Píndaro, ao comemorar o triunfo dos vencedores nos jogos, inicia a sentença que se tornou célebre no pensamento ocidental com a palavra γένοι; palavra esta, fundamental na sentença por caracterizar a experiência de nascimento, de pro-veniência, de geração, e que está no imperativo do verbo γίγνομαι. Foi desta forma que esta expressão teve lugar na tradução e, portanto, na tradição do pensamento ocidental. Geralmente quando pensamos em nascimento, nos referimos ao nascimento de algo, portanto, de alguma coisa, ou seja, nascimento de algum ente. Γένοι, ao ter sido traduzida como origina-te, como torna-te, propiciou e deu início à compreensão do ponto de partida de tudo aquilo que é, destarte, do ente. Sendo que ente é o presente, aquilo que se apresenta de tal e qual forma. Neste sentido a tradição filosófica incorporou essa palavra ao seu vocabulário, compreendendo-a como a origem de alguma coisa, de algum ente. Heidegger vai inclusive dizer que, em Platão e Aristóteles, ela é uma palavra conceitual bem determinada e que, em seguida, torna-se na escolástica uma palavra exata.6 No entanto esta sentença de Píndaro é anterior à compreensão metafísica que se tornou tradicional. Em Píndaro, certamente não era considerada um conceito.

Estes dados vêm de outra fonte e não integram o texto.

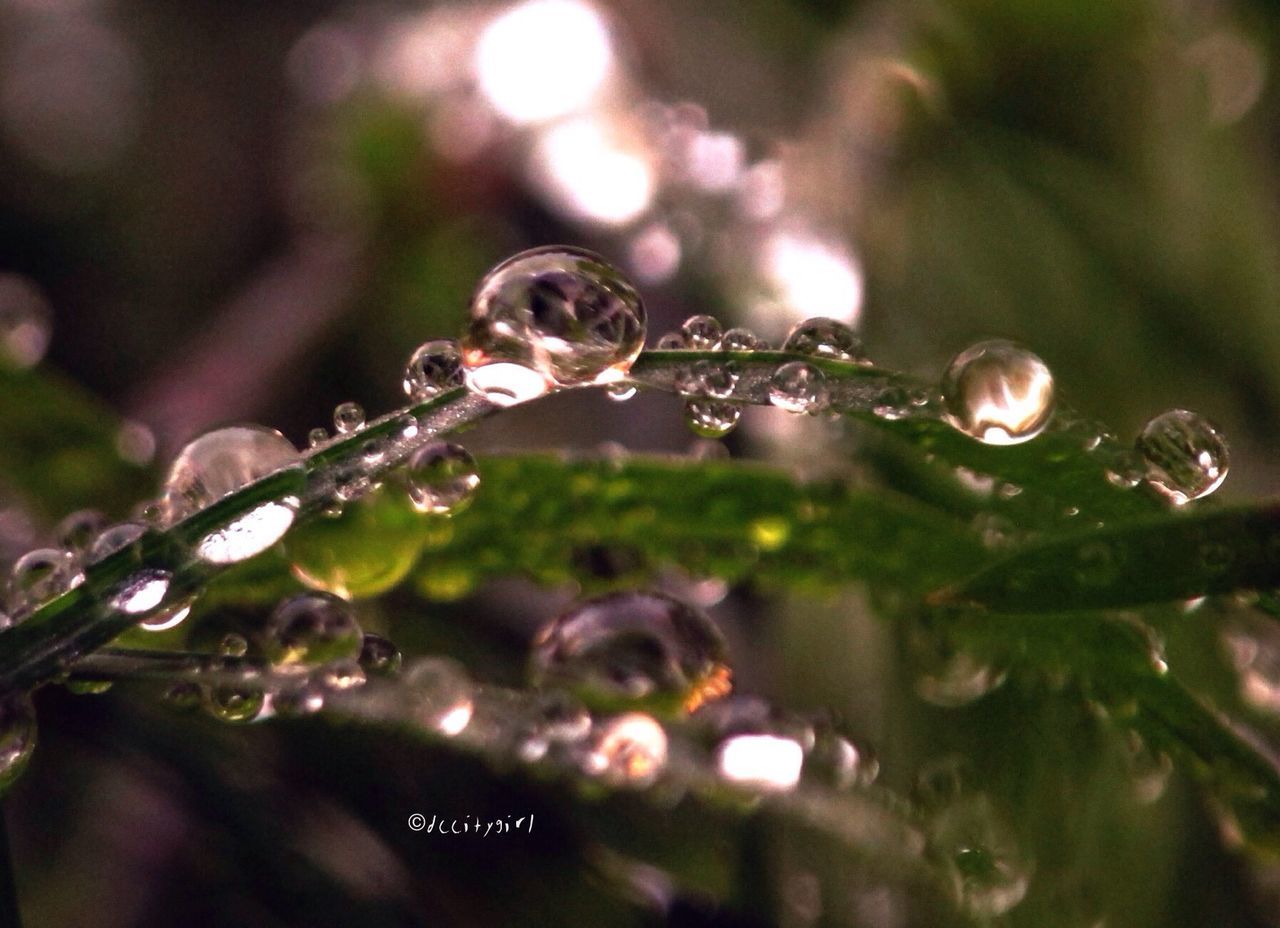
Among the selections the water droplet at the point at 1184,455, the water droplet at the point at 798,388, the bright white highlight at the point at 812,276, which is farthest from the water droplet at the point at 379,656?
the bright white highlight at the point at 812,276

Esta descaracterização do sentido da palavra γένεσις (substantivo do verbo), tomada como o nascimento apenas do ente, nos levou a pensar na possibilidade de darmos início ao capítulo com a outra palavra grega que também descreve a experiência de origem, que é a palavra ἀρχή — experiência grega associada à procura do processo de constituição originário de algo. Na tradição filosófica foi interpretada como a procura da origem no sentido de causa material, ou seja, os primeiros candidatos a elementos constitutivos das coisas eram substâncias “naturais”, tais como: ar, água e fogo, dentre outras. Assim sendo, esta experiência está imersa não só no pensamento que busca a origem, mas, fundamentalmente, na origem material de algo material.

Neste sentido, podemos dizer também que a palavra grega ἀρχή foi paulatinamente perdendo o vigor originário que encerrava a sua experiência, para transformar-se na busca de uma causa material. Precisávamos, então, encontrar uma palavra que pudesse dar melhor vazão à possibilidade interpretativa que pretendemos por ora abraçar.

Desse modo, pensamos na palavra μοίρα — palavra também grega associada à experiência de destino. Moíra é comumente compreendida como o envio de todo destino e de toda fatalidade que há no real e na realidade. Destino compreendido aqui como destino dos entes. Ou seja, coisas, fatos e acontecimentos que já estão constituídos de antemão e destinados aos homens, e dos quais estes, por sua vez, não podem fugir.

Das três experiências gregas (γένεσις, ἀρχή e μοίρα) podemos apreender: 1) que está sempre em jogo a questão do ponto de partida, do ponto inicial de algo; este algo é sempre uma coisa, um ente, exclusivamente; 2) que com a palavra moíra, temos ainda a inclusão da experiência de destino, que não se traduz somente no início de algo, mas também no desenrolar desse algo, ainda que seja um ente.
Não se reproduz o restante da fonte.